What to work on — Go to the line containing "Clam Chowder (Edwin" in the records below and print it and every following line exactly, on through the line containing "7 Fun Christmas", then stop.

Information —
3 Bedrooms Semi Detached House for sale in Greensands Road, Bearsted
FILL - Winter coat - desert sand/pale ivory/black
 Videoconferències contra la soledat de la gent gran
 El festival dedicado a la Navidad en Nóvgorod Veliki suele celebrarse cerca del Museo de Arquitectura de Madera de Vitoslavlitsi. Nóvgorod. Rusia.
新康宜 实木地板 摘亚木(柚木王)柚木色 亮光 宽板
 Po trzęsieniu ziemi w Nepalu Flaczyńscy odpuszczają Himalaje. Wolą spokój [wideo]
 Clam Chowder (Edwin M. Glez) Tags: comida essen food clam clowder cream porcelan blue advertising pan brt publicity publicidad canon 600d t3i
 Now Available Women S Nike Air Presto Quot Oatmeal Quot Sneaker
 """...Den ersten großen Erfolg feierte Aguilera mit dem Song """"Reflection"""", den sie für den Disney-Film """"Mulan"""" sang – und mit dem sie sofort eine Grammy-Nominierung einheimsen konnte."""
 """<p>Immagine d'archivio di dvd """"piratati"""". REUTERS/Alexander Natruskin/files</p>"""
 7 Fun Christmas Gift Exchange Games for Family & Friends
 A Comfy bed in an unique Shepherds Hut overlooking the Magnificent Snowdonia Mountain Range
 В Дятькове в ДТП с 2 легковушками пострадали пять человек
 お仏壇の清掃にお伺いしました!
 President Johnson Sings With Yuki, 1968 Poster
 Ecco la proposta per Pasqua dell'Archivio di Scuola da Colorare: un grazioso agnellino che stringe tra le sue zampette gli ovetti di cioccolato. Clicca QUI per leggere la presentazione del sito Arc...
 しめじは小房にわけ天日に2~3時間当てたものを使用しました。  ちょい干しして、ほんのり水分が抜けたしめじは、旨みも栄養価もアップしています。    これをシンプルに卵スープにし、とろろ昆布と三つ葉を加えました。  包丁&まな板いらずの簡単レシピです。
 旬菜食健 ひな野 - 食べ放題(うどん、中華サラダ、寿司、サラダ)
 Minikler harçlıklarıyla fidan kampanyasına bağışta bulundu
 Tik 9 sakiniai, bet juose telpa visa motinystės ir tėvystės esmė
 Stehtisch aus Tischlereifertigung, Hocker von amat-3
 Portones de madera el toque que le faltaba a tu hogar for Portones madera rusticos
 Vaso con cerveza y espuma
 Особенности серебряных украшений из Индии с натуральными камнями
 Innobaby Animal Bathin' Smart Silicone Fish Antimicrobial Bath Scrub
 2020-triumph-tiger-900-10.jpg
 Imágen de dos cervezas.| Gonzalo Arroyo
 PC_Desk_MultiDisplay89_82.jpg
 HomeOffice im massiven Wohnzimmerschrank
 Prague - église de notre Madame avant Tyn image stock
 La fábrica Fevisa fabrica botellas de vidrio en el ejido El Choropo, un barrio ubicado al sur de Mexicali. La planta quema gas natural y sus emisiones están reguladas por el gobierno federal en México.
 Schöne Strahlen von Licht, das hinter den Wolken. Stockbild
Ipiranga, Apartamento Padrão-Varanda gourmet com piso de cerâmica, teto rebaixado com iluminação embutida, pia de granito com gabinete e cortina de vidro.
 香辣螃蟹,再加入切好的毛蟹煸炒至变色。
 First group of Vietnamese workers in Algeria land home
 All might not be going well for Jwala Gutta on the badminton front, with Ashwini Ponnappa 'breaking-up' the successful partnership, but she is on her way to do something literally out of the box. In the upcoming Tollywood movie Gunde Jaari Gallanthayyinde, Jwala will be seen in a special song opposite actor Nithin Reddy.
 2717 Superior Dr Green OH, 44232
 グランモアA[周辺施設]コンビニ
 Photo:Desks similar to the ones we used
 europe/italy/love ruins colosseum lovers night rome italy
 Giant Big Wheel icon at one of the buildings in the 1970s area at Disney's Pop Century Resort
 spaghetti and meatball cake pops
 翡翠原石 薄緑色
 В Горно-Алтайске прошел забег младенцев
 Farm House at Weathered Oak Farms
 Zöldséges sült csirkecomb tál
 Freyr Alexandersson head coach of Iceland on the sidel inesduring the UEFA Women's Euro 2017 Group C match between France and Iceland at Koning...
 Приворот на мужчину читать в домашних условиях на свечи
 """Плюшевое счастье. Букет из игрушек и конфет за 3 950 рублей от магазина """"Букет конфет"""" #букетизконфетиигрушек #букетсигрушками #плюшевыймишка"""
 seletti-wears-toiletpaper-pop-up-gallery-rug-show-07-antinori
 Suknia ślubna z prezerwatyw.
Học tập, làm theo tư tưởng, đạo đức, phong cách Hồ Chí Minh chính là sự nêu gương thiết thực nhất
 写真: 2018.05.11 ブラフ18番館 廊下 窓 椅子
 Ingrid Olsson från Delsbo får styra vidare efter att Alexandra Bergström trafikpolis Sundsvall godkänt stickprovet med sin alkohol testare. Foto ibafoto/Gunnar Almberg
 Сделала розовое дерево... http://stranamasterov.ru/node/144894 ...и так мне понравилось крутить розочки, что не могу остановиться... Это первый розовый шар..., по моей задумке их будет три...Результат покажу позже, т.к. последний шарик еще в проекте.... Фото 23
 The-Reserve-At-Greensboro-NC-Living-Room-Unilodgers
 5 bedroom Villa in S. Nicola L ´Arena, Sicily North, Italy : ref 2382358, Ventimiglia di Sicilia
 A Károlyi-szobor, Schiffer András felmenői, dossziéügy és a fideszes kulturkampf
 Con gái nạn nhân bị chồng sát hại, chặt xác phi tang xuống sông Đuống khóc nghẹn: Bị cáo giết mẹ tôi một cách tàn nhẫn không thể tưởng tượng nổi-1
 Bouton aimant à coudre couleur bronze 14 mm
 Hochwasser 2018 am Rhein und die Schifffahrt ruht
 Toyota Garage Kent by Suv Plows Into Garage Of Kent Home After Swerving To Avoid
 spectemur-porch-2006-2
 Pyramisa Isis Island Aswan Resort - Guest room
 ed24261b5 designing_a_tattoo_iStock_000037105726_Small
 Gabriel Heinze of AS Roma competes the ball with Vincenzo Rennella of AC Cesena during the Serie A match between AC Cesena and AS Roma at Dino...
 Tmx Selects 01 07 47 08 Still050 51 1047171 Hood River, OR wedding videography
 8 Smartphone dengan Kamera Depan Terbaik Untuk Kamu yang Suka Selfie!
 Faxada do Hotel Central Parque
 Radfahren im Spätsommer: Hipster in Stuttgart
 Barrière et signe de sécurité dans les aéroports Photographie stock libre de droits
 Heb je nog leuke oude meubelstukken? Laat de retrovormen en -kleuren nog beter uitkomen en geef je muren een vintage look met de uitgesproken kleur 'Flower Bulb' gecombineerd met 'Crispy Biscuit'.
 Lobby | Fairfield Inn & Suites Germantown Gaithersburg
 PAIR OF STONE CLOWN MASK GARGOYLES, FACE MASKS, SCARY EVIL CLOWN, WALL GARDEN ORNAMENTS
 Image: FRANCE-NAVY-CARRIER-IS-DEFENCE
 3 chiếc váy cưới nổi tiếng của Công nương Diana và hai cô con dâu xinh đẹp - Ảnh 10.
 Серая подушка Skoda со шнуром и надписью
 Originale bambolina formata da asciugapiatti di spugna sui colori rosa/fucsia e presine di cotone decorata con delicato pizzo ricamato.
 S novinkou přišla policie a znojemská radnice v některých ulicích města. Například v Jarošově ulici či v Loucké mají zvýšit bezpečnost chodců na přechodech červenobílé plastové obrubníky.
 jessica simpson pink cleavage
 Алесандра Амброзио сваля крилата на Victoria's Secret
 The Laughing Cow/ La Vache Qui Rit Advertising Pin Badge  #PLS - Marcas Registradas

Answer to the problem —
 Clam Chowder (Edwin M. Glez) Tags: comida essen food clam clowder cream porcelan blue advertising pan brt publicity publicidad canon 600d t3i
 Now Available Women S Nike Air Presto Quot Oatmeal Quot Sneaker
 """...Den ersten großen Erfolg feierte Aguilera mit dem Song """"Reflection"""", den sie für den Disney-Film """"Mulan"""" sang – und mit dem sie sofort eine Grammy-Nominierung einheimsen konnte."""
 """<p>Immagine d'archivio di dvd """"piratati"""". REUTERS/Alexander Natruskin/files</p>"""
 7 Fun Christmas Gift Exchange Games for Family & Friends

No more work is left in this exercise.